In: Finance
Discuss the role played in modern financial markets by dark pools and high frequency traders, and comment on the lessons to be learned by the risk manager.
Dark Pools are private forums for trading financial instruments. The trades in the Dark pools will be done away from the public exchanges, so that they remain confidential and outside the purview of the general investing public. Dark Pools are mainly used by institutional investors for buying or selling large blocks of securities without displaying the order to the general public. Because Dark Pools lacks transparency, trades executed in do not impact price discovery.
High Frequency Traders are program trading platforms that use supercomputers to transact large number of orders in fractional seconds.
Informed traders who is taking a bet on the direction of a price move, whereas liquidity trader profits from the spread between the buying and selling price without gambling on the direction of a price move. Informed traders with the strongest signals trade in public exchanges, where traders with weaker signals trade in dark pool. The uninformed liquidity traders, those with high liquidity demand trade in public exchange and those with lower liquidity demand trade in the dark pool.
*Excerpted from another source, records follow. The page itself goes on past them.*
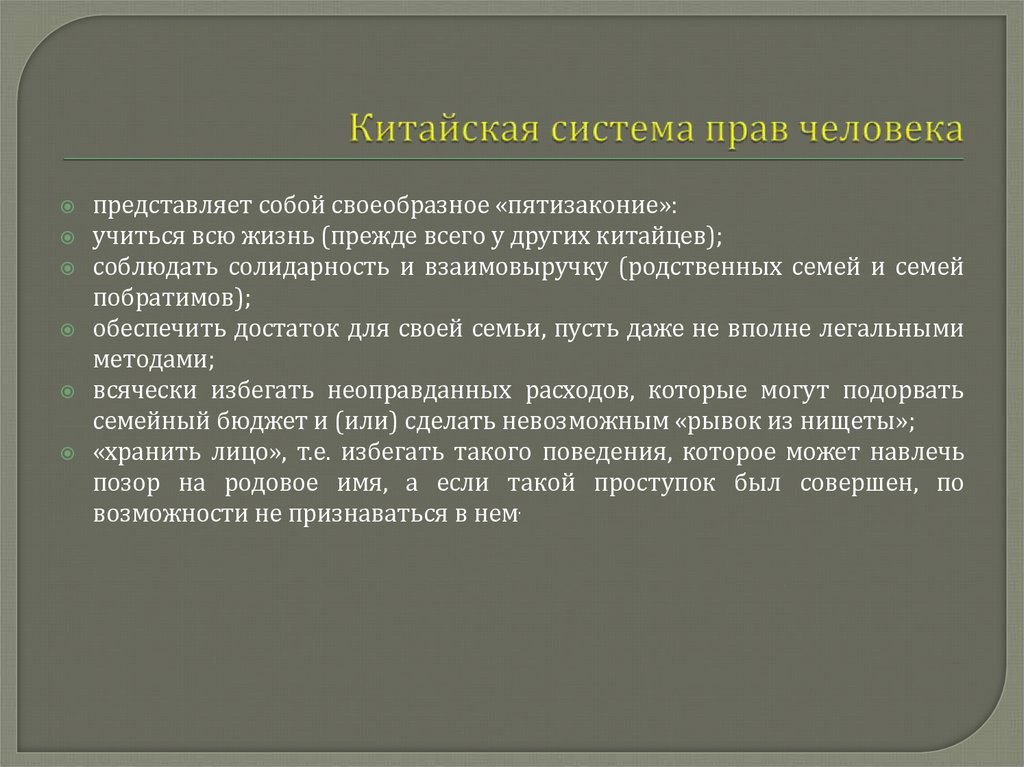 Китайская система прав человека

представляет собой своеобразное «пятизаконие»:
учиться всю жизнь (прежде всего у других китайцев);
соблюдать солидарность и взаимовыручку (родственных семей и семей побратимов);
обеспечить достаток для своей семьи, пусть даже не вполне легальными методами;
всячески избегать неоправданных расходов, которые могут подорвать семейный бюджет и (или) сделать невозможным «рывок из нищеты»;
«хранить лицо», т.е. избегать такого поведения, которое может навлечь позор на родовое имя, а если такой проступок был совершен, по возможности не признаваться в нем.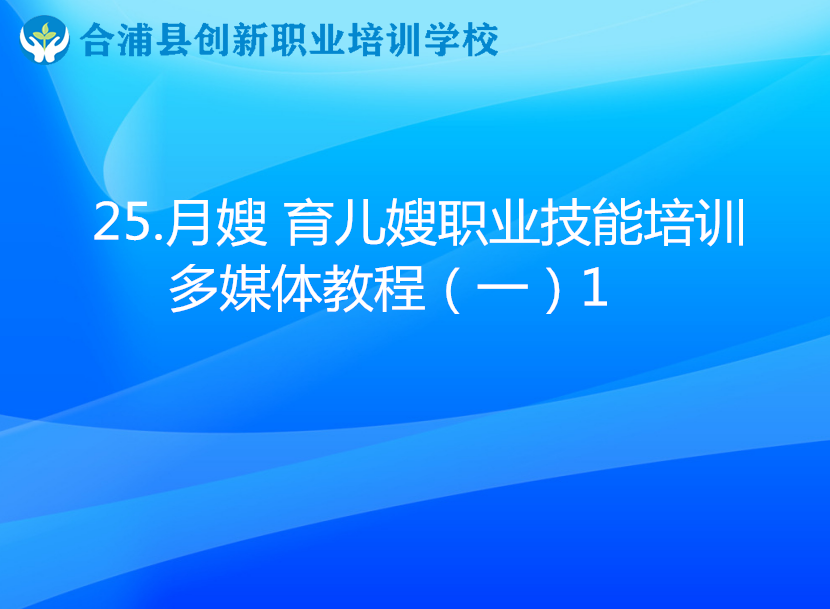 合浦县创新职业培训学校

25.月嫂 育儿嫂职业技能培训多媒体教程（一）1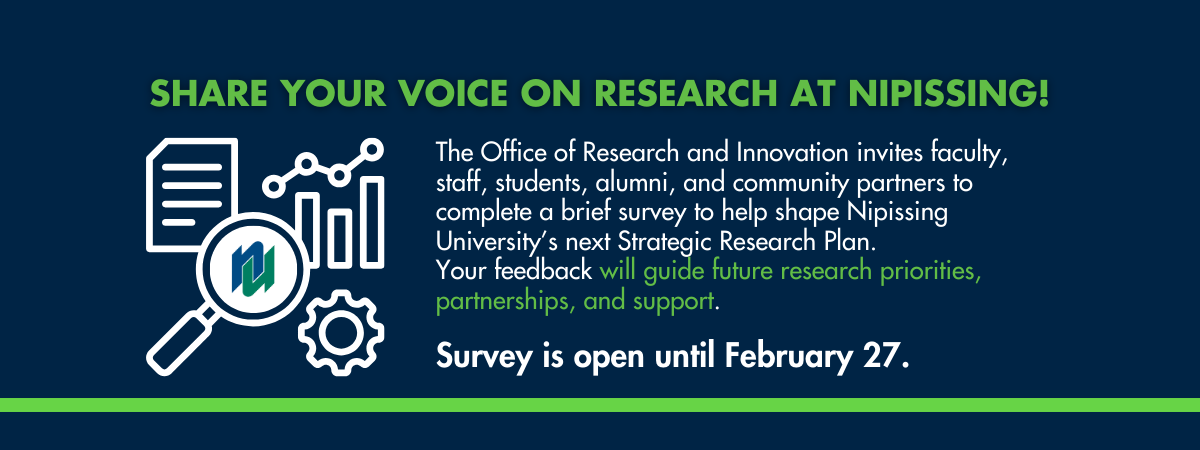 SHARE YOUR VOICE ON RESEARCH AT NIPISSING!

The Office of Research and Innovation invites faculty, staff, students, alumni, and community partners to complete a brief survey to help shape Nipissing University's next Strategic Research Plan.
Your feedback will guide future research priorities, partnerships, and support.

Survey is open until February 27.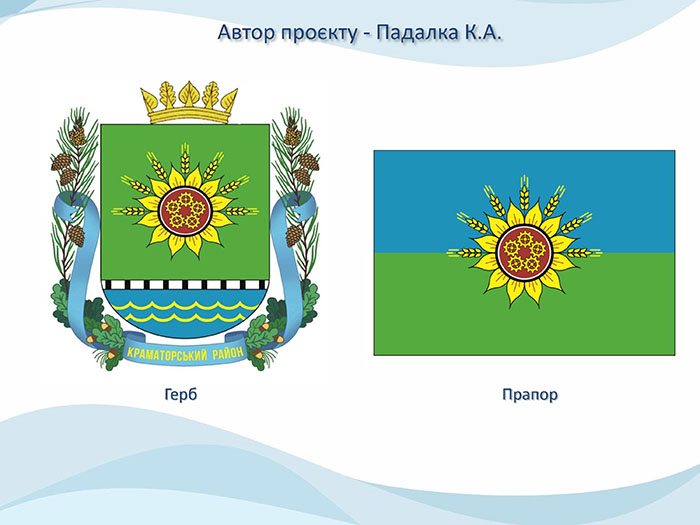 Автор проєкту - Падалка К.А.

КРАМАТОРСЬКИЙ РАЙОН

Герб

Прапор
Dark pools provide better prices that exchanges but this is offset by a higher probability of non-execution or inability to trade.
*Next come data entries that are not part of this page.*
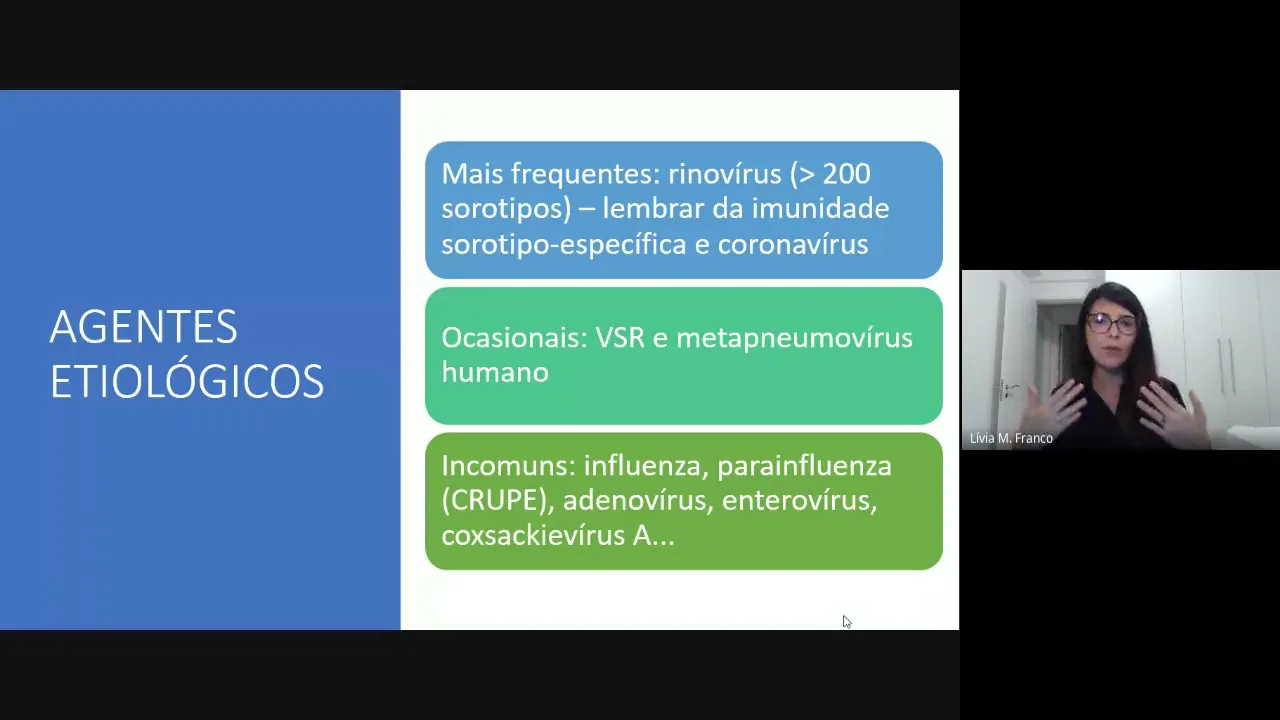 AGENTES ETIOLÓGICOS

Mais frequentes: rinovírus (> 200 sorotipos) – lembrar da imunidade sorotipo-específica e coronavírus

Ocasionais: VSR e metapneumovírus humano

Incomuns: influenza, parainfluenza (CRUPE), adenovírus, enterovírus, coxsackievírus A...

Lívia M. Franco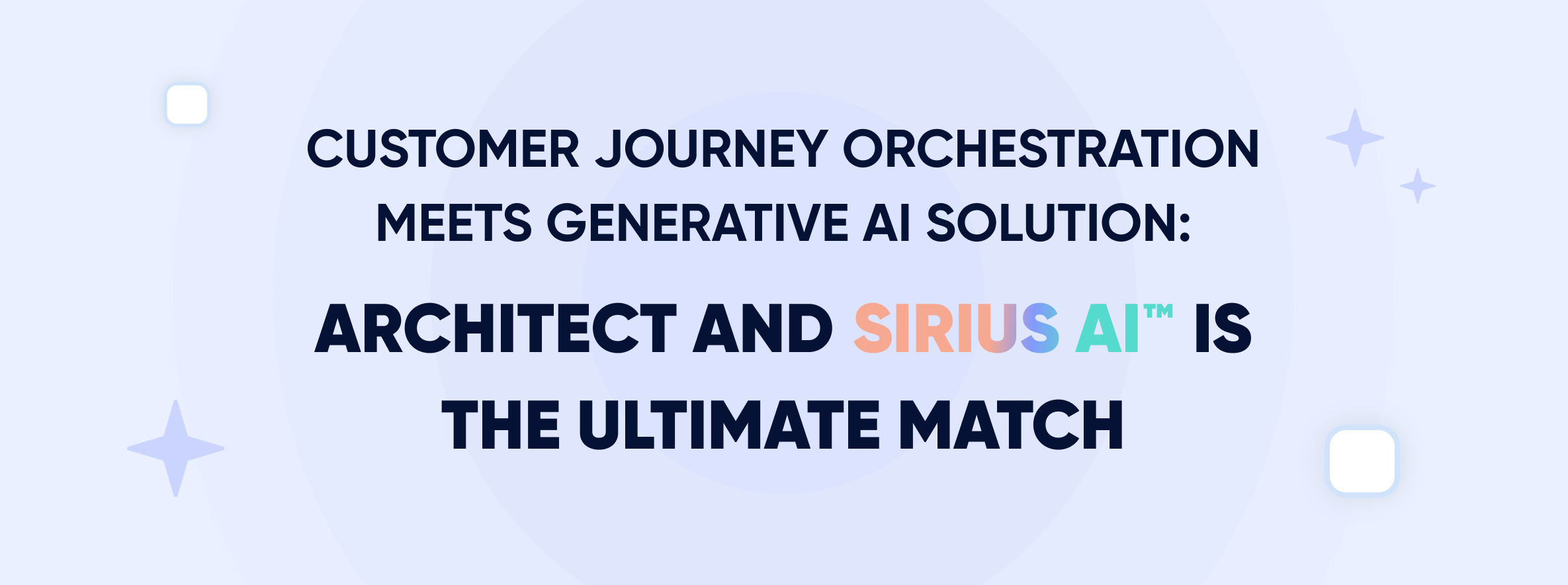 CUSTOMER JOURNEY ORCHESTRATION MEETS GENERATIVE AI SOLUTION:

ARCHITECT AND SIRIUS AI™ IS THE ULTIMATE MATCH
Dark pools account for around 14% of the overall trading volume in the US and around 4.5% of European volumes. Dark pools operated by investment banks account for the largest share of dark pool volumes. Notable examples are UBS ATS by UBS, LX by Barclays and Crossfinder by Credit Suisse. Market maker pools are operated by a manager which is the sole provider of liquidity while Independent pools are operated by agency brokers with periodic executions. Finally, Consortium pools are jointly owned by banks which use them as trading venues of last resort.
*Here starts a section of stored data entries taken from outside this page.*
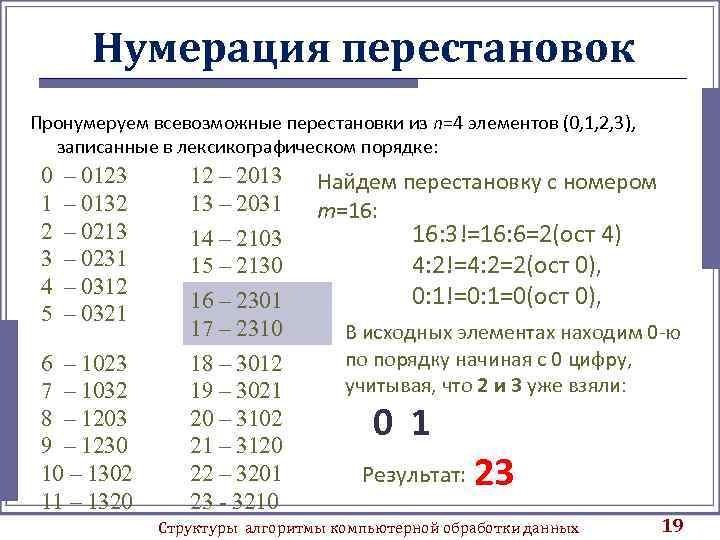 Нумерация перестановок

Пронумеруем всевозможные перестановки из $n$=4 элементов (0,1,2,3), записанные в лексикографическом порядке:

0 – 0123
1 – 0132
2 – 0213
3 – 0231
4 – 0312
5 – 0321

6 – 1023
7 – 1032
8 – 1203
9 – 1230
10 – 1302
11 – 1320

12 – 2013
13 – 2031
14 – 2103
15 – 2130
16 – 2301
17 – 2310

18 – 3012
19 – 3021
20 – 3102
21 – 3120
22 – 3201
23 - 3210

Найдем перестановку с номером $m$=16:

16:3!=16:6=2(ост 4)
4:2!=4:2=2(ост 0),
0:1!=0:1=0(ост 0),

В исходных элементах находим 0-ю по порядку начиная с 0 цифру, учитывая, что 2 и 3 уже взяли:

0 1

Результат: 23

Структуры алгоритмы компьютерной обработки данных 19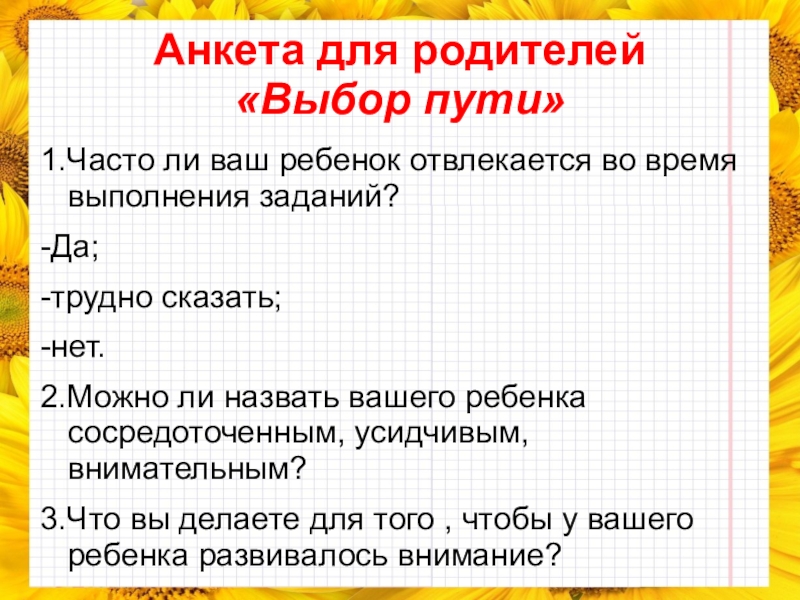 Анкета для родителей
«Выбор пути»

1.Часто ли ваш ребенок отвлекается во время выполнения заданий?

-Да;

-трудно сказать;

-нет.

2.Можно ли назвать вашего ребенка сосредоточенным, усидчивым, внимательным?

3.Что вы делаете для того , чтобы у вашего ребенка развивалось внимание?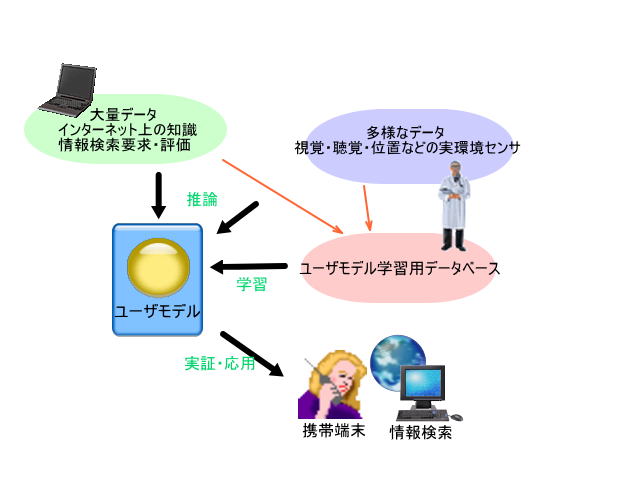 大量データ
インターネット上の知識
情報検索要求・評価

多様なデータ
視覚・聴覚・位置などの実環境センサ

推論

ユーザモデル学習用データベース

学習

ユーザモデル

実証・応用

携帯端末

情報検索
There are some cases which are lessons to risk managers:
Pipeline Trading Systems LLC, UBS Dark Pool, Barclays, Deutsche Bank and Credit Suisse are the main cases where the companies promised that the venue is transparent and free from HFTs, despite advertising otherwise. Risk managers should be very careful and need to understand that there is no venue that is absolutely free from malpractice. It always recommended to observe all the price changes and avoid participating these Dead Pools for benefits.